## Source document
* * * * *
WINCOM VIRTUAL COLLOQUIUM
We are pleased to continue this colloquium for the 2020-2021 academic year.
Each week we will be hosting a Zoom seminar by members of this network. If you would like to sign up for the email reminders for this colloquium, please join our email list below. The goal of the colloquium is to encourage community and collaboration within the network and the entire combinatorics community.
You can join this meeting via the Zoom link that will be sent out weekly. You can also find information about our seminar, and many other virtual talks at Combinatorics Lectures Online.
Slides from the talks are available where possible and can be found by clicking on the title of each talk.
SCHEDULE AND SPEAKER LIST
DR. PAMELA E. HARRIS, WILLIAMS COLLEGE
Kostant's partition function and magic multiplex juggling sequences
Kostant’s partition function is a vector partition function that counts the number of ways one can express a weight of a Lie algebra g as a nonnegative integral linear combination of the positive roots of g. Multiplex juggling sequences are generalizations of juggling sequences that specify an initial and terminal configuration of balls and allow for multiple balls at any particular discrete height. Magic multiplex juggling sequences generalize further to include magic balls, which cancel with standard balls when they meet at the same height. In this talk, we present a combinatorial equivalence between positive roots of a Lie algebra and throws during a juggling sequence. This provides a juggling framework to calculate Kostant’s partition functions, and a partition function framework to compute the number of juggling sequences. This is joint work with Carolina Benedetti, Christopher R. H. Hanusa, Alejandro Morales, and Anthony Simpson.
UPCOMING TALKS
March 4th: Dr. Christina Boucher, Unvesrity of Florida
March 11th: Dr. Emily Sergel, University of Pennsylvania
March 18th: Dr. Karen Yeates, University of WAterloo
March 25th: Dr. Karen Meagher, University of Regina
DR. NATALIE BEHAGUE, RYERSON UNIVERSITY
Synchronizing Times for k-sets in Automata
An automaton consists of a finite set of states and a collection of functions from the set of states to itself. We call an automaton synchronizing if there is a word (that is, a sequence of functions) that maps all states onto the same state. Cerný's conjecture on the length of the shortest such word is probably the most famous open problem in automata theory. We consider the closely related question of determining the minimum length of a word that maps k states onto a single state.
* * * * *
## Source data
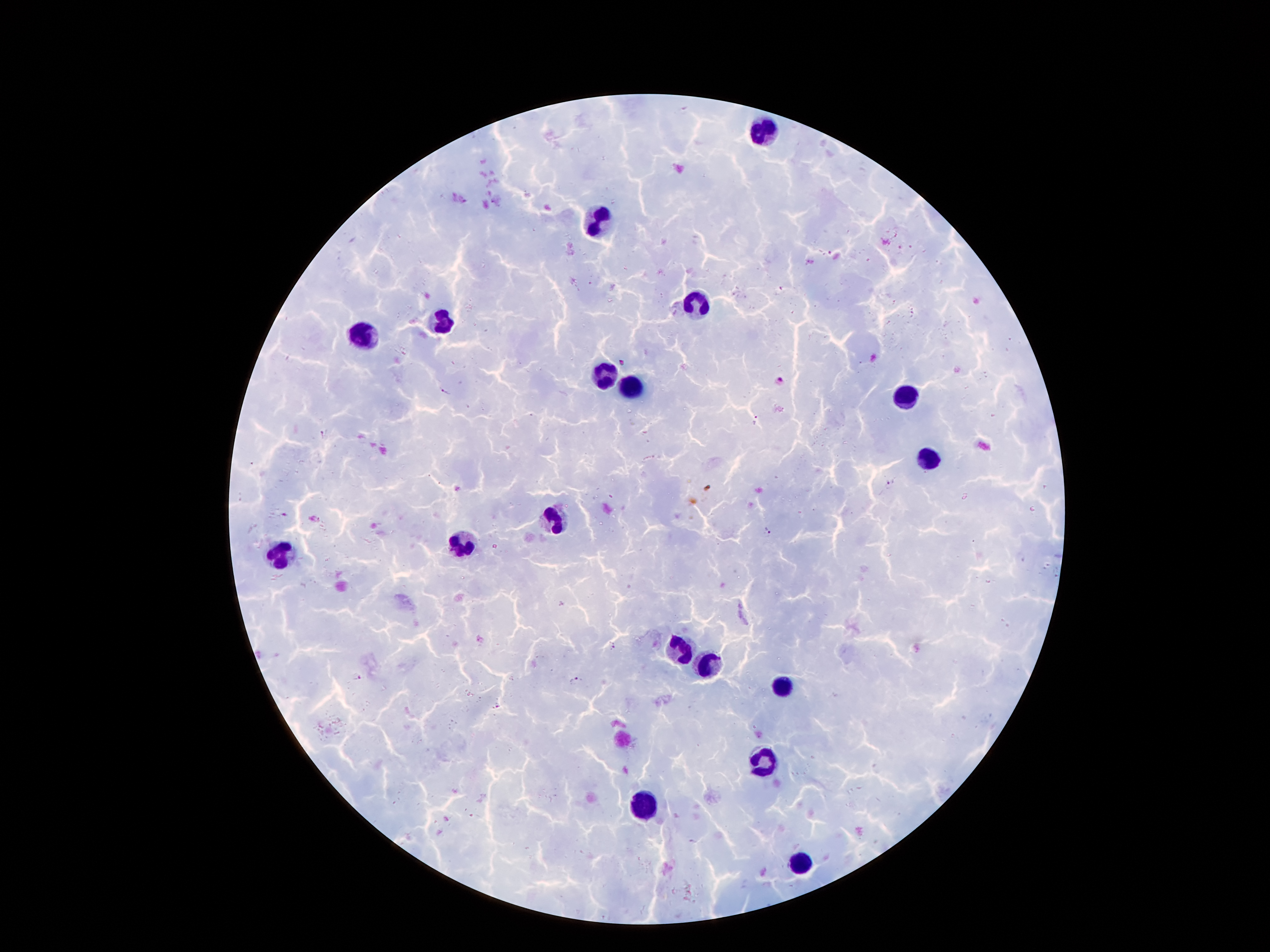

Approximate object centers, in pixels from the top-left corner. Plasmodium parasite locations: (x=781, y=379), (x=444, y=393), (x=755, y=420), (x=321, y=434), (x=891, y=482), (x=769, y=532), (x=611, y=645), (x=357, y=677), (x=576, y=680), (x=499, y=706). Leukocyte locations: (x=767, y=128), (x=599, y=222), (x=696, y=302), (x=449, y=322), (x=364, y=334), (x=602, y=373), (x=634, y=385), (x=902, y=399), (x=925, y=459), (x=556, y=516), (x=459, y=543), (x=279, y=556), (x=680, y=650), (x=709, y=666), (x=783, y=686), (x=764, y=762), (x=645, y=808), (x=798, y=865). Giemsa-stained preparation. Image is 1270×952 pixels. 100x magnification. Smartphone photograph taken through the microscope eyepiece. Thick blood film. Patient malaria status: positive for Plasmodium falciparum. One field from this slide.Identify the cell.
* * * * *
## Your goal
Continue the WINCOM colloquium page from the point where it stops.

## Written response
For synchronizing automata, we have improved the upper bound on the minimum length of a word that sends some triple to a single state from 0.5n^2 to 0.19n^2. I will discuss this result and some related results, including a generalisation of this approach this to an improved bound on the length of a synchronizing word for 4 states and 5 states.
This is joint work with Robert Johnson.
THURSDAY DECEMBER 3RD 2PM EST
Realization Spaces of Polytopes
Determining whether an arbitrary lattice is the face lattice of a convex polytope is an old and difficult problem known as the algorithmic Steinitz problem. Such a question is just one of many that can be addressed by studying the realization space of a polytope. In this talk I will introduce the concept of a realization space and describe several models used to study these spaces. I will highlight a new model, which represents a polytope by its slack matrix, and provides an algebraic approach to answering realization space questions. We will see how this new model is connected to previously studied models (including a Grassmannian model and one using Gale diagrams), as well as how these connections can be exploited to answer the algorithmic Steinitz problem for arbitrary lattices that were intractable by previous methods.
This is joint work with João Gouveia and Antonio Macchia.
THURSDAY NOVEMBER 12TH 5PM EST
Affine Demazure crystals for nonsymmetric Macdonald polynomials
Macdonald polynomials have long been hailed as a breakthrough in algebraic combinatorics as they simultaneously generalize both Hall-Littlewood and Jack symmetric polynomials. The nonsymmetric Macdonald polynomials E_a(X;q,t) are a further generalization which contain the symmetric versions as special cases. When specialized at t =0 the nonsymmetric Macdonald polynomials were shown by Bogdon and Sanderson to arise as characters of affine Demazure modules, which are certain truncations of highest weight modules. In this talk, I will describe a type A combinatorial crystal which realizes the affine Demazure module structure and recovers the results of Bogdon and Sanderson crystal-theoretically and also defines a filtration of these modules by finite Demazure modules. Thus, we show the specialized Macdonald polynomials are graded sums of finite Demazure characters or Key polynomials. As a consequence, we derive a new combinatorial formula for the Kostka-Foulkes polynomials. This is joint work with Sami Assaf.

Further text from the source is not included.